Exercise:
Please transfer the lines between the ones holding "How far do arched" and "(157,591) < (347,448) < (250,544)", inclusive, into your reply. Add 120 to every number in the answers, both the distances and the pixel coordinates, and leave all other lines as they are.

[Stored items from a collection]
━━━━━━

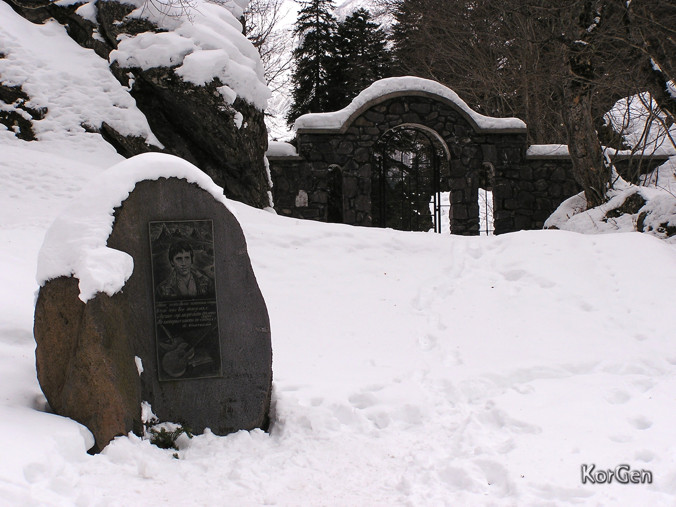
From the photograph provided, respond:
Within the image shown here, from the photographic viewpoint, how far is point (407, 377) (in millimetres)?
4973

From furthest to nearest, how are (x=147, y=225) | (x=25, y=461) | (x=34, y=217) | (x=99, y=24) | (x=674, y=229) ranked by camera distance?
1. (x=99, y=24)
2. (x=674, y=229)
3. (x=34, y=217)
4. (x=147, y=225)
5. (x=25, y=461)

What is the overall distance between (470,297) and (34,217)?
5382 millimetres

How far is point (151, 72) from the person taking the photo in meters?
10.7

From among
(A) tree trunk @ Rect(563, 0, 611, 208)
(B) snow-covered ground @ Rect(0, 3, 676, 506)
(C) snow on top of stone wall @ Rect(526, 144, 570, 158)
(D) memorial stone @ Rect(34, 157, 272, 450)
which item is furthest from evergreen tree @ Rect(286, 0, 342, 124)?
(D) memorial stone @ Rect(34, 157, 272, 450)

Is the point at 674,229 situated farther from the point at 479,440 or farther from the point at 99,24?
the point at 99,24

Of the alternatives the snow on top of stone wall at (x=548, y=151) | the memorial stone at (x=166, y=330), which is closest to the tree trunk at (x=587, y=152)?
the snow on top of stone wall at (x=548, y=151)

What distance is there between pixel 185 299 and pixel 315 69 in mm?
18250

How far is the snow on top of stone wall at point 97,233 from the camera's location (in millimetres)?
3406

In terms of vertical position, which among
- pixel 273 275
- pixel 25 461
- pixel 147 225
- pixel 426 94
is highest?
pixel 426 94

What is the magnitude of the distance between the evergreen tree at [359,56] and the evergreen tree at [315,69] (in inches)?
11.8

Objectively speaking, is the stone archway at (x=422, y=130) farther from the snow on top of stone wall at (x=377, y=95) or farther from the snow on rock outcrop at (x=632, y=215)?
the snow on rock outcrop at (x=632, y=215)

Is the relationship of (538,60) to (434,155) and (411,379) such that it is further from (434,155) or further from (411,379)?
(411,379)

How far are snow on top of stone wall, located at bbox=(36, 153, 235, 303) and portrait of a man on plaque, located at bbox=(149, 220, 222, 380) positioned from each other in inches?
10.6

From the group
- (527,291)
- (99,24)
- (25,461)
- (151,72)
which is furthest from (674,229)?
(99,24)
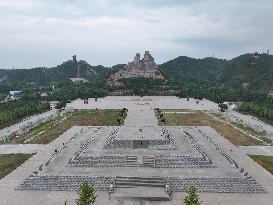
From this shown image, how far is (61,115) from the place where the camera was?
94.6m

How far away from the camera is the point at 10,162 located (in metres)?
49.1

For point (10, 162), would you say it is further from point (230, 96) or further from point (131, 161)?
point (230, 96)

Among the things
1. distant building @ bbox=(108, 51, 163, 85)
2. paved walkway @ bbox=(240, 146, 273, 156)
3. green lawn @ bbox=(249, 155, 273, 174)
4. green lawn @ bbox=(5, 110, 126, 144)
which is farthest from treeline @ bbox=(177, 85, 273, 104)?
green lawn @ bbox=(249, 155, 273, 174)

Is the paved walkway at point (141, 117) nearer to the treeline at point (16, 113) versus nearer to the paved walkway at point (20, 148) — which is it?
the treeline at point (16, 113)

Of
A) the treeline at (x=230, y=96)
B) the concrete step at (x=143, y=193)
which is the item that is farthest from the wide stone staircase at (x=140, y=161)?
the treeline at (x=230, y=96)

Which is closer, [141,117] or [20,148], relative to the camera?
[20,148]

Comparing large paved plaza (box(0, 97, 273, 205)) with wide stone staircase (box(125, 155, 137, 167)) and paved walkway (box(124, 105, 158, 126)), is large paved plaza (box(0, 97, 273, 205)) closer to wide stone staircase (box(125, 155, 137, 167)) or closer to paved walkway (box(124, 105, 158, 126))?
wide stone staircase (box(125, 155, 137, 167))

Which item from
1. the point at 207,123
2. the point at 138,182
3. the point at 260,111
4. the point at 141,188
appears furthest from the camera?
the point at 260,111

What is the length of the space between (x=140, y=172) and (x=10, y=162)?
1826 cm

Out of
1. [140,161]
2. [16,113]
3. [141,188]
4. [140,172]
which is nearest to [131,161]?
[140,161]

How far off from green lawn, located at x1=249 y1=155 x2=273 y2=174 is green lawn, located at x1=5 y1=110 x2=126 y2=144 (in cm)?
3230

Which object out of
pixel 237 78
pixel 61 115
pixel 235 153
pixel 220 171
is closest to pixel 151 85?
pixel 237 78

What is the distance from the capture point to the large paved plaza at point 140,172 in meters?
36.5

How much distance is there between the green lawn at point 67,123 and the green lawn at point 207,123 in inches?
474
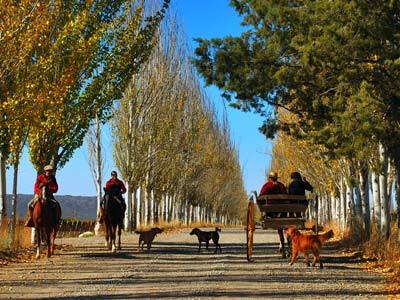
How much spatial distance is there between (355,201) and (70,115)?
12.1 m

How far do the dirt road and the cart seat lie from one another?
4.25 ft

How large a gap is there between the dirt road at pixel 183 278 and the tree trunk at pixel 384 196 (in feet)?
7.17

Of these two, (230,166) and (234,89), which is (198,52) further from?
(230,166)

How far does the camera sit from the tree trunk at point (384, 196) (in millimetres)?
20484

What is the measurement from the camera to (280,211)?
726 inches

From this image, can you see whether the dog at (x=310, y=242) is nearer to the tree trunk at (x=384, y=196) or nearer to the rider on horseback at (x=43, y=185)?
the tree trunk at (x=384, y=196)

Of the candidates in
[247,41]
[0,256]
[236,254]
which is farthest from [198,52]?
[0,256]

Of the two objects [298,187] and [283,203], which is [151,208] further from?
[283,203]

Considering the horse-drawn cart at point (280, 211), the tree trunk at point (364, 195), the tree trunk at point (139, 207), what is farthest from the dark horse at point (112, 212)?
the tree trunk at point (139, 207)

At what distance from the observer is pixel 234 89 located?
1988 cm

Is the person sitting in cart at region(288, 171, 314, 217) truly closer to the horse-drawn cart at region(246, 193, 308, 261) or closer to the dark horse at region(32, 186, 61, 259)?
the horse-drawn cart at region(246, 193, 308, 261)

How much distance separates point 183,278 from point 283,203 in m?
5.23

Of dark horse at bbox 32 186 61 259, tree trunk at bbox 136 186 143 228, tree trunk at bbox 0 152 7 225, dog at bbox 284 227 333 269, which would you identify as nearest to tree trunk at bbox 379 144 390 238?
dog at bbox 284 227 333 269

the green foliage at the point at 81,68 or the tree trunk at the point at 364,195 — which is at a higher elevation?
the green foliage at the point at 81,68
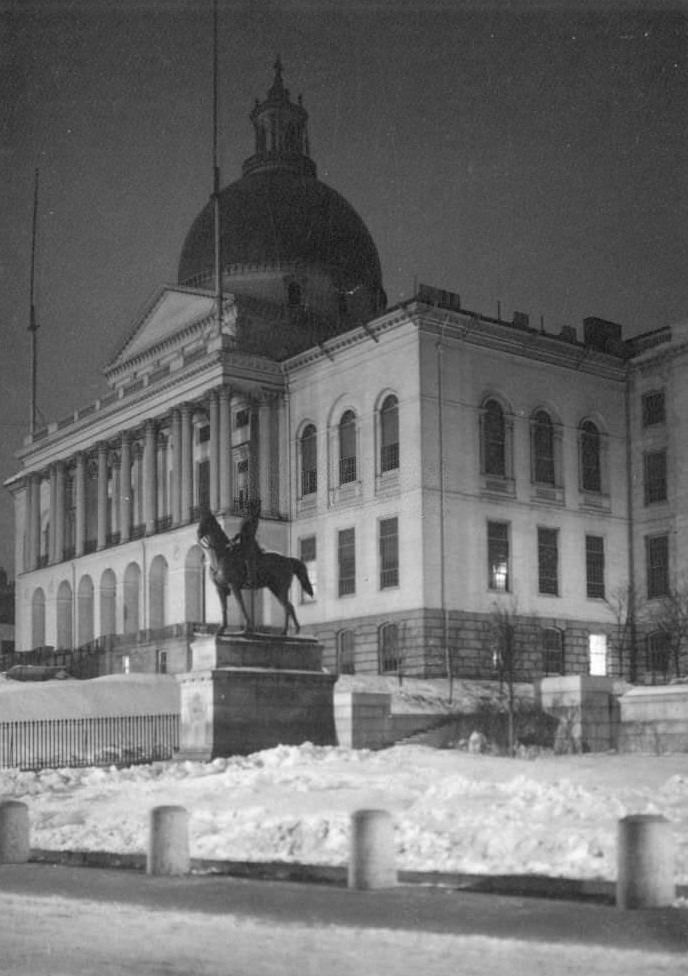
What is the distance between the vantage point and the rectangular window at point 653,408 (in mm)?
66688

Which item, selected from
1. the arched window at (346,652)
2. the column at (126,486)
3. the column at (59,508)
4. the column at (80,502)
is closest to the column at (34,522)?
the column at (59,508)

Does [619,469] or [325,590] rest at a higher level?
[619,469]

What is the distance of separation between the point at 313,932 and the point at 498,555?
→ 5066 centimetres

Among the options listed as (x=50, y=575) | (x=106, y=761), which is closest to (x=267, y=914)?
(x=106, y=761)

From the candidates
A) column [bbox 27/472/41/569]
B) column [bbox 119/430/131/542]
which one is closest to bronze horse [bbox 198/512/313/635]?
column [bbox 119/430/131/542]

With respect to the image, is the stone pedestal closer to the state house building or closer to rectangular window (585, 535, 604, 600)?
the state house building

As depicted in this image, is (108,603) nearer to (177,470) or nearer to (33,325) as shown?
(177,470)

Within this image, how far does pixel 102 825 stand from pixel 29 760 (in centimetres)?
1602

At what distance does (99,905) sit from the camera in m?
14.7

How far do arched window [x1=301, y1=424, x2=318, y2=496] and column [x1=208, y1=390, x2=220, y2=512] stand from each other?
155 inches

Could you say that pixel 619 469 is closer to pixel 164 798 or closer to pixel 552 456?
pixel 552 456

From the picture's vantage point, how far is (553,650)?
207ft

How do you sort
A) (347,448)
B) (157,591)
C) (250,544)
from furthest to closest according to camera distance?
(157,591) < (347,448) < (250,544)

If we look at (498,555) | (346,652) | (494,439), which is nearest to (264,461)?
(346,652)
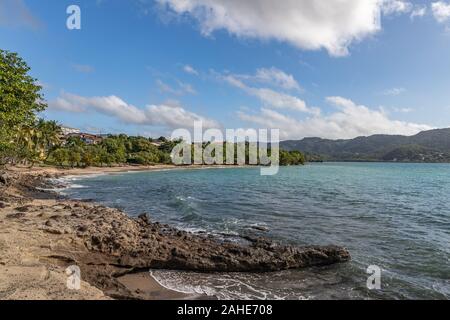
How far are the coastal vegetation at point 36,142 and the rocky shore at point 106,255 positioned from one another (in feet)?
56.0

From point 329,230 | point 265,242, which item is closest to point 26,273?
point 265,242

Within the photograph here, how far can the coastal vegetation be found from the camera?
102 ft

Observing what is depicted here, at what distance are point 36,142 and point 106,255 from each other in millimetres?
87212

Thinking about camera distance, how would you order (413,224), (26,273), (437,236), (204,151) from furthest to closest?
(204,151) < (413,224) < (437,236) < (26,273)

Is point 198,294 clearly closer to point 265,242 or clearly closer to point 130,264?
point 130,264

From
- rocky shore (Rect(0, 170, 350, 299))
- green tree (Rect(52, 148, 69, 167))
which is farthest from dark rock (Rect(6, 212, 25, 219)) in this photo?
green tree (Rect(52, 148, 69, 167))

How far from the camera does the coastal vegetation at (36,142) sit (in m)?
31.1

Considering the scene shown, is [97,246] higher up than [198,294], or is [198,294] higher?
[97,246]

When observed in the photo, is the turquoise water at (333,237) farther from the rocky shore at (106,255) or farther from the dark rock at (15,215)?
the dark rock at (15,215)

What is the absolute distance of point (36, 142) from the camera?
87750 millimetres

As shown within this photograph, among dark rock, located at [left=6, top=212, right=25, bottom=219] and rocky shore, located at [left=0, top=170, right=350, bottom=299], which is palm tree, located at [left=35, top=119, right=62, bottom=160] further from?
rocky shore, located at [left=0, top=170, right=350, bottom=299]

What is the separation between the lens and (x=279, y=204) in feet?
119

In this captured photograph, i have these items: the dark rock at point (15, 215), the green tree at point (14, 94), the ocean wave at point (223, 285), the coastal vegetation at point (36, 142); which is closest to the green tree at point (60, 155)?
the coastal vegetation at point (36, 142)
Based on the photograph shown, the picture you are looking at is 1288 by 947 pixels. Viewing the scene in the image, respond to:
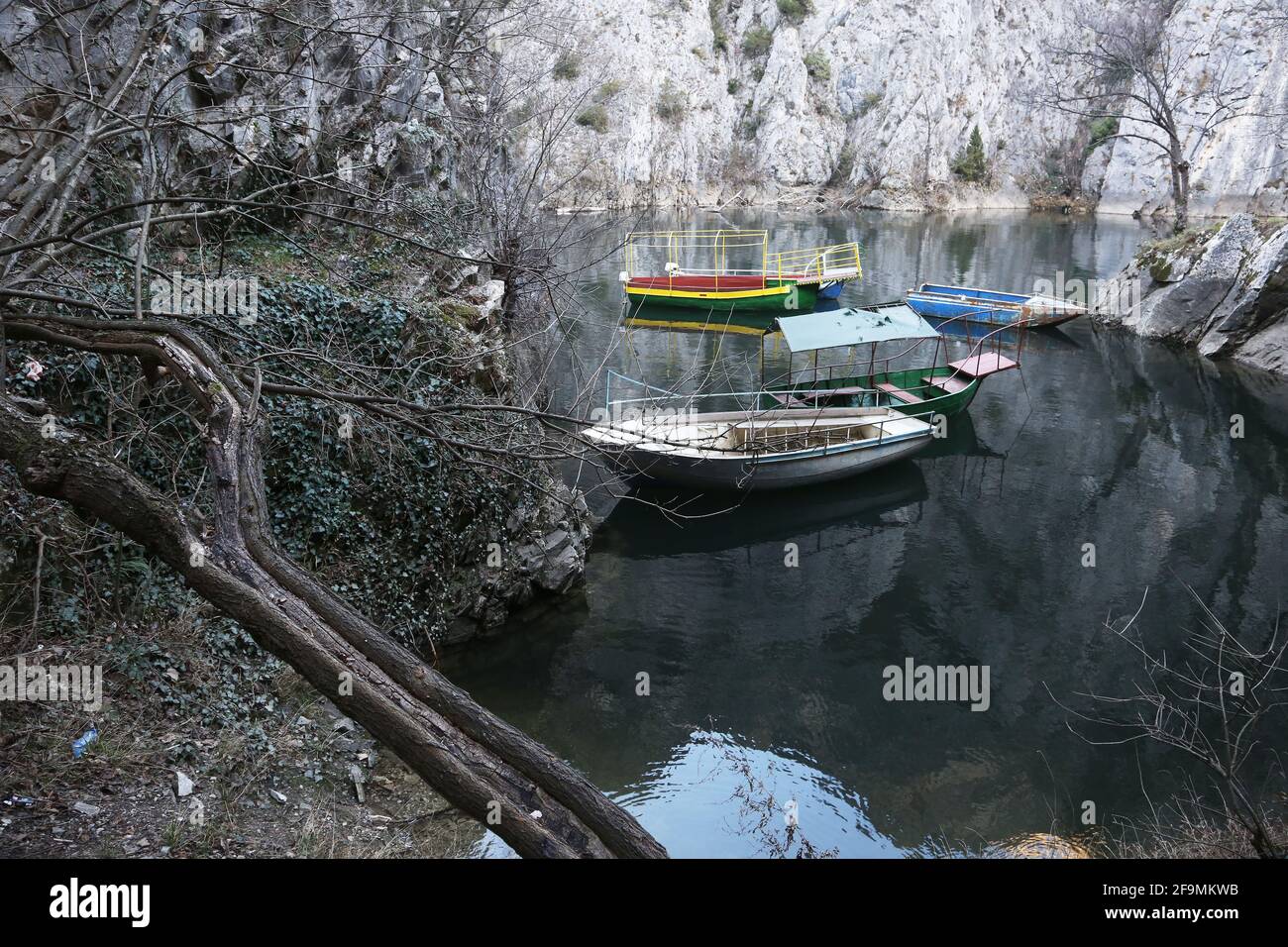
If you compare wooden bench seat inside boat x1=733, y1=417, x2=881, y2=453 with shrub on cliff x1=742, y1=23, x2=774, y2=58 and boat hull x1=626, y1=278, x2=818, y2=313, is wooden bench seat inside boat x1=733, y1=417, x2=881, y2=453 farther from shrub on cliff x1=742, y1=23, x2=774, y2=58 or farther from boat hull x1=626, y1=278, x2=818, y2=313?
shrub on cliff x1=742, y1=23, x2=774, y2=58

━━━━━━

Written answer:
How far do arched window [x1=301, y1=424, x2=318, y2=496] and column [x1=208, y1=390, x2=220, y2=512] stand from each other?
275 inches

Could you say that pixel 619 469 is closer to pixel 164 798 or closer to pixel 552 456?
pixel 672 576

From the picture's vantage point, how far is (553,650)?
327ft

How do you sort
A) (347,448)
B) (157,591)
C) (250,544)
from furthest to closest according to camera distance?
(277,711) < (467,568) < (370,664)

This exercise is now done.